→ **Task to complete**
Pick up the forum thread on exits from corridors where it stops, and continue it.

→ **Excerpt to read**
* start *

I would require two exits from each corridor

The occupant load they are handling is 225

Or make it an exit passageway


----------



## steveray (Dec 17, 2013)

Note the use of the word "SPACE" in this code section......not room.....

SECTION 1014 EXIT AND EXIT ACCESS DOORWAYS

1014.1 Exit or exit access doorways required.

Two exits or exit access doorways from any space shall be provided where one of the following conditions exists:

1. The occupant load of the space exceeds the values in Table 1014.1.

2. The common path of egress travel exceeds the limitations of Section 1013.3.

3. Where required by Sections 1014.3, 1014.4 and 1014.5.

Exception: Group I-2 occupancies shall comply with Section 1013.2.2.

TABLE 1014.1 SPACES WITH ONE MEANS OF EGRESS


----------



## steveray (Dec 17, 2013)

Once you get into an actual exit enclosure (fire barriers), you get some relief.....


----------



## cda (Dec 17, 2013)

Where is Peach when you need a tie breaker


----------



## tudorvac (Dec 17, 2013)

steveray said:
			
		

> Note the use of the word "SPACE" in this code section......not room.....SECTION 1014 EXIT AND EXIT ACCESS DOORWAYS
> 
> 1014.1 Exit or exit access doorways required.
> 
> ...


Thanks for your input steveray.

I struggle with condition 1 being applied because I have never considered a corridor as 'having' an occupant load, only as 'serving' an occupant load. Table 1004.1.1 does not list an occupant load factor for corridors.


----------



## cda (Dec 17, 2013)

* end *

→ **Stored rows**
* start *

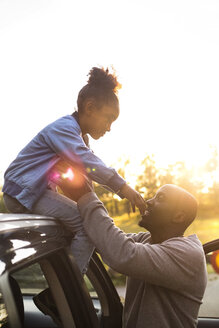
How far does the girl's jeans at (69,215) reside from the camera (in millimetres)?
2115

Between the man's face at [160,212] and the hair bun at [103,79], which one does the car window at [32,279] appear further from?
the hair bun at [103,79]

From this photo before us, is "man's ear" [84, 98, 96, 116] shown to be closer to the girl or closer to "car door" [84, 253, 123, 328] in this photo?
the girl

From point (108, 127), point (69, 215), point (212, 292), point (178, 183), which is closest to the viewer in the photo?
point (69, 215)

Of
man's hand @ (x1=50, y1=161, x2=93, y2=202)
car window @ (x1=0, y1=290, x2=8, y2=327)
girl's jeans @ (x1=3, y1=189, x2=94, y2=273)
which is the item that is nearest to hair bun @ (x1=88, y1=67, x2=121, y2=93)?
man's hand @ (x1=50, y1=161, x2=93, y2=202)

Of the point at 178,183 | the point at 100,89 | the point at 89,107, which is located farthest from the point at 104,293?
the point at 178,183

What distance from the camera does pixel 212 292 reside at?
328cm

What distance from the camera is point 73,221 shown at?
215 cm

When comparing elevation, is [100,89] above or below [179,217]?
above

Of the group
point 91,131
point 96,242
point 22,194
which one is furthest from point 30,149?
point 96,242

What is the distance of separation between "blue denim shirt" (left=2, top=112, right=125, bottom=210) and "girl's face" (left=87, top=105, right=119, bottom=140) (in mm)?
359

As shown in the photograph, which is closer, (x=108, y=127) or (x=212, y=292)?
(x=108, y=127)

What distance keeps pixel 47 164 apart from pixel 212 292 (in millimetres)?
1981

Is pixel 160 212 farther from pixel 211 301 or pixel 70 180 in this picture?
pixel 211 301

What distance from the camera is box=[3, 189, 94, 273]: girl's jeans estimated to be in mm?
2115
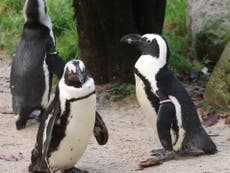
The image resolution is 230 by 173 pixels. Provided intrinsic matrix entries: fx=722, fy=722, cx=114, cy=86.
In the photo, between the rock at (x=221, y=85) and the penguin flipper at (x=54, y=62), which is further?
the rock at (x=221, y=85)

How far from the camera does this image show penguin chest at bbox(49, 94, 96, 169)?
14.1 feet

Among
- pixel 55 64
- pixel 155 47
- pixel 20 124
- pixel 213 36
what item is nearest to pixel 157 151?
pixel 155 47

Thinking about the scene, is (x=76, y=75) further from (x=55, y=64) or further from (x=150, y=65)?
(x=55, y=64)

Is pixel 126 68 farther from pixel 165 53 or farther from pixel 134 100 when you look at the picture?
pixel 165 53

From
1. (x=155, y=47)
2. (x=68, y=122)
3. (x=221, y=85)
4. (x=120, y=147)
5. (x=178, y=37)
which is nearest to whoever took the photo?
(x=68, y=122)

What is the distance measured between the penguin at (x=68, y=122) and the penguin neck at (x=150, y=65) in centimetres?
65

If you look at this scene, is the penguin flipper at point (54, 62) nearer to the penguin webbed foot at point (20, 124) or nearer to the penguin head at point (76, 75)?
the penguin webbed foot at point (20, 124)

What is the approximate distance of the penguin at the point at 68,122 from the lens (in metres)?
4.29

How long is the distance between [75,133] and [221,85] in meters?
2.24

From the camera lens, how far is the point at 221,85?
627cm

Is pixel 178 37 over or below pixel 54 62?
below

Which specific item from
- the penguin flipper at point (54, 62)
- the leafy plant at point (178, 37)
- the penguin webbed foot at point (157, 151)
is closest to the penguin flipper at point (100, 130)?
the penguin webbed foot at point (157, 151)

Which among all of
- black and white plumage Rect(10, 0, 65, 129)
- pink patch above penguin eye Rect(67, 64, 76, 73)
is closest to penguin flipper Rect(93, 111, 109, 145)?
pink patch above penguin eye Rect(67, 64, 76, 73)

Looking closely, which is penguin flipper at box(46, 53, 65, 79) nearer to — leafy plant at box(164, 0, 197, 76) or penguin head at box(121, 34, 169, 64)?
penguin head at box(121, 34, 169, 64)
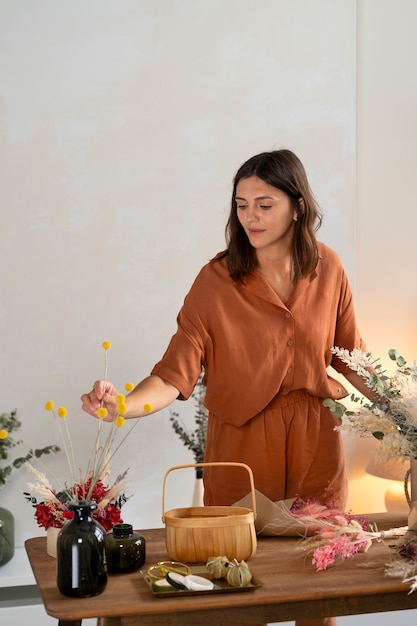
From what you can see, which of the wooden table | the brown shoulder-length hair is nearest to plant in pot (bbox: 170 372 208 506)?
the brown shoulder-length hair

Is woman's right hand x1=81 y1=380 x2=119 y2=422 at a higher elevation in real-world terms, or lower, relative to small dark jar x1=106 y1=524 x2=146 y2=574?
higher

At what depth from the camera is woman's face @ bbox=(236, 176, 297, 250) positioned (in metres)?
2.62

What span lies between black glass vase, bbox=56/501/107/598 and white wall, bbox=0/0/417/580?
2060 millimetres

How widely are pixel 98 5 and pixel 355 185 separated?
1.46m

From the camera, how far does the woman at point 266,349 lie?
2.62 meters

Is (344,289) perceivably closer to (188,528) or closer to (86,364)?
(188,528)

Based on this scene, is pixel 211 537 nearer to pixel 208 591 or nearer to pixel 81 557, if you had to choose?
pixel 208 591

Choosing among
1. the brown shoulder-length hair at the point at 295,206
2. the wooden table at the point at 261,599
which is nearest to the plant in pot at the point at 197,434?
the brown shoulder-length hair at the point at 295,206

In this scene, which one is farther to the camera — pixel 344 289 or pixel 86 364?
pixel 86 364

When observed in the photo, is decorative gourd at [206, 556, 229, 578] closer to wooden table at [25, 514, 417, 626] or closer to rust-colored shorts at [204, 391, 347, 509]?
wooden table at [25, 514, 417, 626]

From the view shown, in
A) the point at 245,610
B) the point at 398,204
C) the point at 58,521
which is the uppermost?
the point at 398,204

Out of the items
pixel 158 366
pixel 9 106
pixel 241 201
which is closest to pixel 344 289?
pixel 241 201

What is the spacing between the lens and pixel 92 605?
5.76 feet

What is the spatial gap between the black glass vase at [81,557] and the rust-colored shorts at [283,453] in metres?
0.84
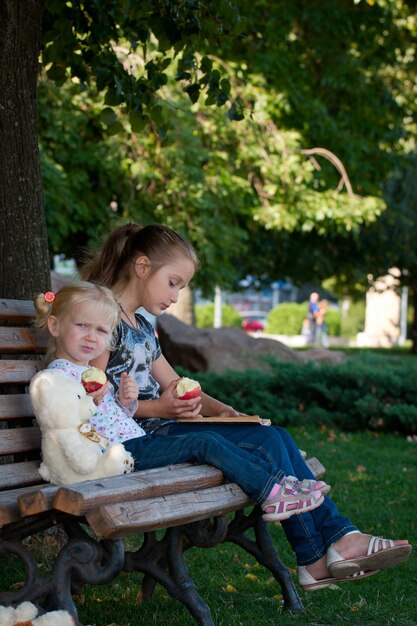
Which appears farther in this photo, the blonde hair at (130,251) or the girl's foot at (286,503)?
the blonde hair at (130,251)

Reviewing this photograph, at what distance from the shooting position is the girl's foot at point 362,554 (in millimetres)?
3391

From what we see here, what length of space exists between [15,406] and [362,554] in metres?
1.40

* end *

→ **Answer to the task**
tudorvac said:
			
		

> Thanks for your input steveray.I struggle with condition 1 being applied because I have never considered a corridor as 'having' an occupant load, only as 'serving' an occupant load. Table 1004.1.1 does not list an occupant load factor for corridors.


yes it does, you get back to net and gross

FLOOR AREA, GROSS. The floor area within the inside perimeter of the exterior walls of the building under consideration, exclusive of vent shafts and courts, without deduction for corridors, stairways, closets, the thickness of interior walls, columns or other features. The floor area of a building, or portion thereof, not provided with surrounding exterior walls shall be the usable area under the horizontal projection of the roof or floor above. The gross floor area shall not include shafts with no openings or interior courts.

FLOOR AREA, NET. The actual occupied area not including unoccupied accessory areas such as corridors, stairways, toilet rooms, mechanical rooms and closets.


----------



## tudorvac (Dec 18, 2013)

cda said:
			
		

> yes it does, you get back to net and grossFLOOR AREA, GROSS. The floor area within the inside perimeter of the exterior walls of the building under consideration, exclusive of vent shafts and courts, without deduction for corridors, stairways, closets, the thickness of interior walls, columns or other features. The floor area of a building, or portion thereof, not provided with surrounding exterior walls shall be the usable area under the horizontal projection of the roof or floor above. The gross floor area shall not include shafts with no openings or interior courts.
> 
> FLOOR AREA, NET. The actual occupied area not including unoccupied accessory areas such as corridors, stairways, toilet rooms, mechanical rooms and closets.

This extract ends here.